As Jesus sits there, at a well on the land Jacob had given to his son Joseph, whose body had been buried there after the Exodus from Egypt, he’s approached by the familiar woman of the story. His dealings with her give us insight into three important aspects of Jesus’ personality.

The first is that it shows us, in its fullness, the humanity of Jesus. Here is no man free from the demands of our common life. He’s been walking a long way, he’s hungry, thirsty and tired. His life, his walk, was an effort for him, the same as it is for us. And so Jesus, in his humanity, shares in ours.

A second thing it shows is the depth of his empathy. From any other religious leader of the opposition of the day, the woman most likely would have fled. She would fear such a person as condemning and hostile – because of her race and her lifestyle. But she talks to Jesus and it is he who begins the conversation. We have only the barest record of what was said – the Bible never pretends to be a stenographer’s record. What we have is what the gospel writer thinks we need to know. One has to wonder what else was said. Whatever it was, the woman opens to Jesus – a friend who came not to criticize or condemn, even though many might say she deserved criticism and condemnation. Jesus does not even give her his quite common command to “go and sin no more.” He lets her be. In his empathy he sees she has need of his grace, not judgment, for the judgment she’s laid on herself over her lifetime has been probably almost more than she can bear. He lets her off “Scot free.”

That’s good news to us today. Not that it gives us license to behave any which way, but it shows us that God looks on the inner person and sees the heart. A person may act outwardly contrite and yet have a heart of stone. That’s what Jesus often got on the Pharisees about. Or a person may not seem to have “paid for his or her sins” and yet grieve over them in the very deepest part of his or her being. And that is the man or woman to whom Jesus extends his love and sympathy.

Finally, the story shows Jesus as a breaker of barriers. In this case the barriers of racism and sexism. The hatred between the Jews and Samaritans ran deep and wide. Jesus would have nothing to do with it. He made the Samaritans heroes of some of his stories and conversed freely with them – as he did the woman at the well. It’s no wonder, with the history of hatred, the woman was surprised he would speak to her – a Samaritan. But speak he did. And indeed he stayed with the Samaritans for two days after this encounter.

He also broke the barrier of sexism. Some of the Pharisees of this time were known as the bruised and bleeding Pharisees. That’s because their interpretation of the Law forbid them from speaking to a woman in public, even their sisters, mothers, or daughters. Yet Jesus sits and talks with this woman as if she was as capable of understanding as any Jewish man. This is highly unusual, for many Jews (as did other religions of the day) believed that a woman was incapable of understanding the things of God and so such talk would be wasted. Some doubted women even had souls.

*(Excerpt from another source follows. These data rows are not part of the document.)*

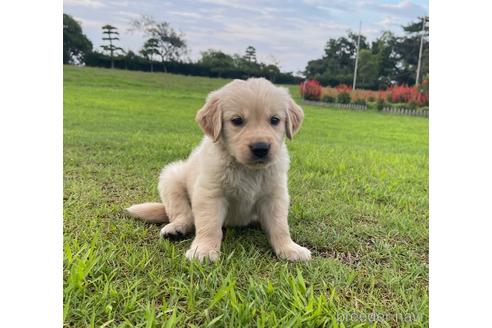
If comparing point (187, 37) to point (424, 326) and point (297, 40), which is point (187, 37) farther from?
point (424, 326)

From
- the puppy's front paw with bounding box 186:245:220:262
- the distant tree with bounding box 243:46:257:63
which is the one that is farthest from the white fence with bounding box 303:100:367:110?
the puppy's front paw with bounding box 186:245:220:262

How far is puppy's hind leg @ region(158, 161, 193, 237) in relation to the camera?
1.71 m

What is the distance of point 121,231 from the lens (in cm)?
165

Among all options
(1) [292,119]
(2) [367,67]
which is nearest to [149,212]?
(1) [292,119]

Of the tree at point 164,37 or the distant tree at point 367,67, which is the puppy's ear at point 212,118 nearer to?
the tree at point 164,37

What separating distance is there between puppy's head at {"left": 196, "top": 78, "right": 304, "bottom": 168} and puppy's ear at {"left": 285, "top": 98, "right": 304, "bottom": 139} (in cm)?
3

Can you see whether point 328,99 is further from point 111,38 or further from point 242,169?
point 111,38

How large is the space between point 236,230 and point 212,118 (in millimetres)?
524

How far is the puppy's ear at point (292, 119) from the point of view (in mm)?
1659

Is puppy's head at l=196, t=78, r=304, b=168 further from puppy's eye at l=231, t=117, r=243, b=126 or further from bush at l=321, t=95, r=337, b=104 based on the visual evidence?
bush at l=321, t=95, r=337, b=104

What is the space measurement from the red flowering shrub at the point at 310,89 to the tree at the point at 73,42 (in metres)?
1.06

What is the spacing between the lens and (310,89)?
2279 mm

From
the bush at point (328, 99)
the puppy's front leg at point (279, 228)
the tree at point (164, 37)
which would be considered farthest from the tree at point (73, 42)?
the bush at point (328, 99)

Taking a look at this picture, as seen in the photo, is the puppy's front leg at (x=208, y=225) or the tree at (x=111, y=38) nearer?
the puppy's front leg at (x=208, y=225)
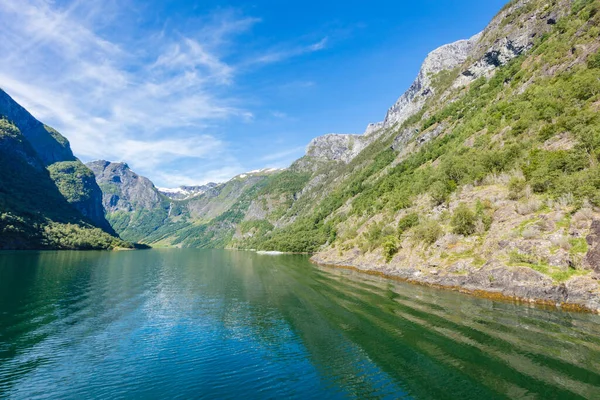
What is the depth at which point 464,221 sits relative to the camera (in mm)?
58906

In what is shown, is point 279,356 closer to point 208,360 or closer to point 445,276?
point 208,360

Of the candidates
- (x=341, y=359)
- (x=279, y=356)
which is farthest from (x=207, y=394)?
(x=341, y=359)

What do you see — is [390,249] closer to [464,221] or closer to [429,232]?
[429,232]

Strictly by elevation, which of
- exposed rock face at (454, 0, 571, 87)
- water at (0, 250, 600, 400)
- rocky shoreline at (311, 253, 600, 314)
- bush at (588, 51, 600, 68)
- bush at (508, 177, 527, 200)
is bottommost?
water at (0, 250, 600, 400)

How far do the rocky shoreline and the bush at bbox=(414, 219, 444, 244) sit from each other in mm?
8224

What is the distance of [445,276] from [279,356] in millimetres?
40526

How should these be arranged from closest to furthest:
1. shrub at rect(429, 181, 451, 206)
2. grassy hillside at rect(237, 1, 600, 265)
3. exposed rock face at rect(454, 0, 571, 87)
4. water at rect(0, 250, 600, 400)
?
water at rect(0, 250, 600, 400) < grassy hillside at rect(237, 1, 600, 265) < shrub at rect(429, 181, 451, 206) < exposed rock face at rect(454, 0, 571, 87)

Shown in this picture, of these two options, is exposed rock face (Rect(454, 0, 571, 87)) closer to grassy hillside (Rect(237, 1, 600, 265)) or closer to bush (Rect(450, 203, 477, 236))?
grassy hillside (Rect(237, 1, 600, 265))

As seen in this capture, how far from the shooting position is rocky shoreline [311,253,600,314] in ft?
118

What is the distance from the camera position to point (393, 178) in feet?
482

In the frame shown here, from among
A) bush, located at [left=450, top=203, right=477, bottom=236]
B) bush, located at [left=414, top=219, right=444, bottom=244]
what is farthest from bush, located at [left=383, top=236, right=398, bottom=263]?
bush, located at [left=450, top=203, right=477, bottom=236]

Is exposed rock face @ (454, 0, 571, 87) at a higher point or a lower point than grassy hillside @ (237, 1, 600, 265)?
higher

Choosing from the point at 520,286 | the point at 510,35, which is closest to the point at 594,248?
the point at 520,286

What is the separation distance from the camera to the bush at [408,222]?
80.3 metres
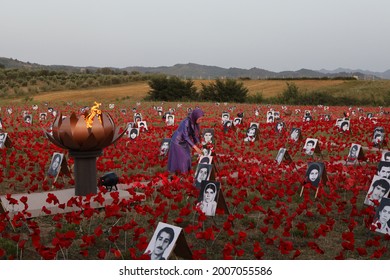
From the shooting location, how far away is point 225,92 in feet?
168

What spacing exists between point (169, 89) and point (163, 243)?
45918 mm

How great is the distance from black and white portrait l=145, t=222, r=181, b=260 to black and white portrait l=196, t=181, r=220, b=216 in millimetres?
2351

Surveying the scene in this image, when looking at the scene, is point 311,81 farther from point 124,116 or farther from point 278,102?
point 124,116

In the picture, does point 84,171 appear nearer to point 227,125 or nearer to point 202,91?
point 227,125

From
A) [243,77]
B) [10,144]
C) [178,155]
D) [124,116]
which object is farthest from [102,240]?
[243,77]

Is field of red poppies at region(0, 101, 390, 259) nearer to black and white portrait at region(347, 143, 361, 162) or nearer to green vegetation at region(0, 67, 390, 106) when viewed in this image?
black and white portrait at region(347, 143, 361, 162)

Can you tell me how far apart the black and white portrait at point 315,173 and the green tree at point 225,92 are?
4028 centimetres

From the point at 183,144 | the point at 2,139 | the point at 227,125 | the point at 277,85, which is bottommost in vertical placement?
the point at 2,139

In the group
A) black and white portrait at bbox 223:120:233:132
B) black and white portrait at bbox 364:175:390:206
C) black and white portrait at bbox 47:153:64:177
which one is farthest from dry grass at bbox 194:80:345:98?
black and white portrait at bbox 364:175:390:206

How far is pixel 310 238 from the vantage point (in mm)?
7754

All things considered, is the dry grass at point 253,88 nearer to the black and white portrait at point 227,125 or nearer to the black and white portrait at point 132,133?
the black and white portrait at point 227,125

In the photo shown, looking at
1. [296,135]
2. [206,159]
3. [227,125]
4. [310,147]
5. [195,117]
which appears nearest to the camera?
[206,159]

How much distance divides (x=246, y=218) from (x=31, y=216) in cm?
345

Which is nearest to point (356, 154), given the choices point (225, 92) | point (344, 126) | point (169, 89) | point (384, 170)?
point (384, 170)
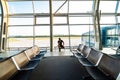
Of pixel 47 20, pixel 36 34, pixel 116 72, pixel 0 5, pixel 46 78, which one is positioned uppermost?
pixel 0 5

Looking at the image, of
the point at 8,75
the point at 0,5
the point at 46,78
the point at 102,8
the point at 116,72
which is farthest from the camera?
the point at 102,8

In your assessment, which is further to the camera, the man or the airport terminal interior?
the airport terminal interior

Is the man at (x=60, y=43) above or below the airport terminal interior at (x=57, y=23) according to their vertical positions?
below

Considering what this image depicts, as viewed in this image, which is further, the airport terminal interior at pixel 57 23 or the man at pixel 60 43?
the airport terminal interior at pixel 57 23

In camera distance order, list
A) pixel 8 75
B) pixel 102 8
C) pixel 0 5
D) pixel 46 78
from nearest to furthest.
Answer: pixel 8 75 < pixel 46 78 < pixel 0 5 < pixel 102 8

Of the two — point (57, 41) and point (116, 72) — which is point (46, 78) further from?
point (57, 41)

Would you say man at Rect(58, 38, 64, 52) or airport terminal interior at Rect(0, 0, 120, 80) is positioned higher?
airport terminal interior at Rect(0, 0, 120, 80)

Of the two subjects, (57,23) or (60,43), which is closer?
(60,43)

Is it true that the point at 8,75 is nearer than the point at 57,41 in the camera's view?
Yes

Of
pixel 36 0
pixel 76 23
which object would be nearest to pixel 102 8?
pixel 76 23

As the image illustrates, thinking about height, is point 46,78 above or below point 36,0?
below

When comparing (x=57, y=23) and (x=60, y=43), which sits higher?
(x=57, y=23)

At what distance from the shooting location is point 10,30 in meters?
15.0

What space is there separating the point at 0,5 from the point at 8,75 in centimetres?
997
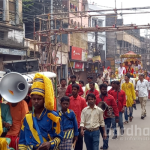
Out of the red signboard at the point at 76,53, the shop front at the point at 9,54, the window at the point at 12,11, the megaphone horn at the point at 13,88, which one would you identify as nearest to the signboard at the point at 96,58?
the red signboard at the point at 76,53

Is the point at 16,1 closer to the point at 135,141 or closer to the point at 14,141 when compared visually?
the point at 135,141

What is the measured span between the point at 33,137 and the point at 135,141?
15.8ft

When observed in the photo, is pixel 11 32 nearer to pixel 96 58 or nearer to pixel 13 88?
pixel 96 58

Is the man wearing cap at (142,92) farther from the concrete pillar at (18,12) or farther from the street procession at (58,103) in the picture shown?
the concrete pillar at (18,12)

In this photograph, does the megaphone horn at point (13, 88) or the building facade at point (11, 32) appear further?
the building facade at point (11, 32)

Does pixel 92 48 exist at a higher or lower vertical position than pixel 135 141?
higher

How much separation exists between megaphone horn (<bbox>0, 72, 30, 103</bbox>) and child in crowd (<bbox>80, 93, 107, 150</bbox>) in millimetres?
1280

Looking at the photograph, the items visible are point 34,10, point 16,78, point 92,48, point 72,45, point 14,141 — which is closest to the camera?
point 14,141

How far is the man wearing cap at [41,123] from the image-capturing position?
122 inches

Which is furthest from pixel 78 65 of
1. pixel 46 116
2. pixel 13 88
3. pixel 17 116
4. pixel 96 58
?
pixel 46 116

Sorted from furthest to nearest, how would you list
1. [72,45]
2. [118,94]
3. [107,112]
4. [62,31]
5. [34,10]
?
[72,45] → [34,10] → [62,31] → [118,94] → [107,112]

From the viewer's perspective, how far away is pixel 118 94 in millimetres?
7914

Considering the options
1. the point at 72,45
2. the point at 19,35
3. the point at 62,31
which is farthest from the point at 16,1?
the point at 72,45

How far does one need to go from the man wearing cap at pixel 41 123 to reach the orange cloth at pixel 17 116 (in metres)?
1.59
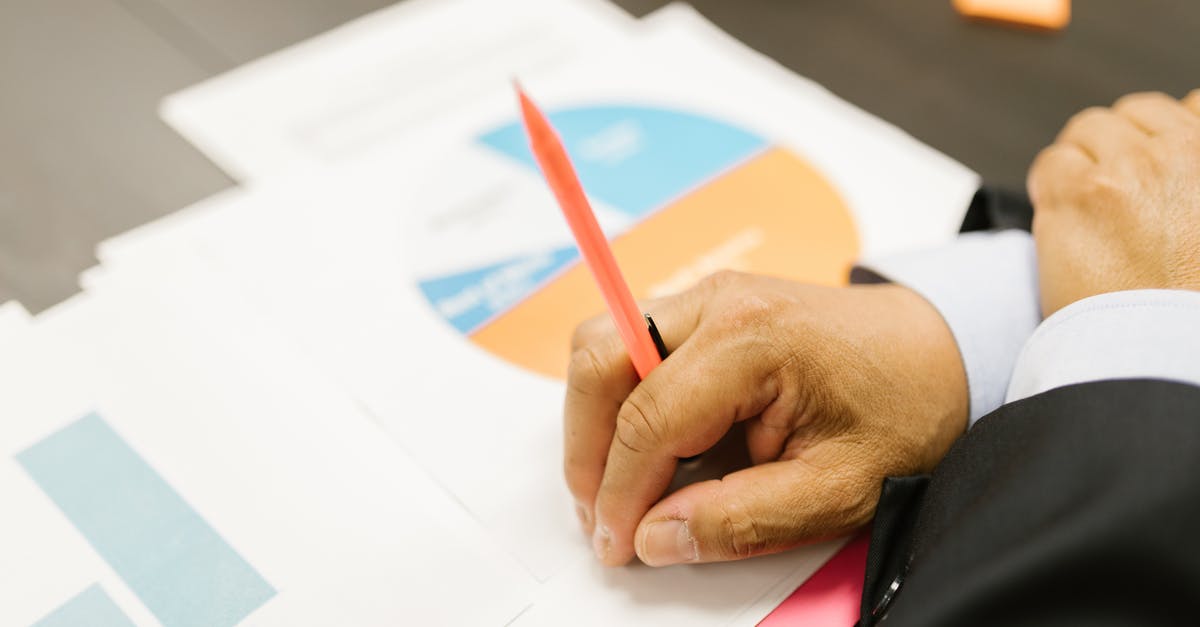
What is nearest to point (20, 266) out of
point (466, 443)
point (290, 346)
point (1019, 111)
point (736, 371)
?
point (290, 346)

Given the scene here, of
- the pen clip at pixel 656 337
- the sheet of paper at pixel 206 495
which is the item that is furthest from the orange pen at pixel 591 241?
the sheet of paper at pixel 206 495

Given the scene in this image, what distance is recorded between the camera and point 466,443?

Jesus dealings with this woman, as well as many others, show that the faith he established is one of equality of all people. Thus in Galatians, Paul can write, “I Christ there is neither Jew nor Greek, there is neither slave nor free, there is neither male nor female, for you are all one in Christ Jesus.”

If Jesus’ was a breaker of barriers, how can we, his followers, be any less? We need, as part of the gospel message, to show a church that welcomes all regardless of race, gender or any other distinction and to work to eliminate such distinctions in our community.

To a Jew of Jesus time, this encounter was an amazing one. It should be so for us today. Here came the Son of God dusty, thirsty, and tired. He breaks through the barriers of race, religion and gender to love everyone in his and their humanity. He invites us today, as he did that Samaritan woman 2,000 years ago, to drink from his well, a draught of water that will quench our every thirst.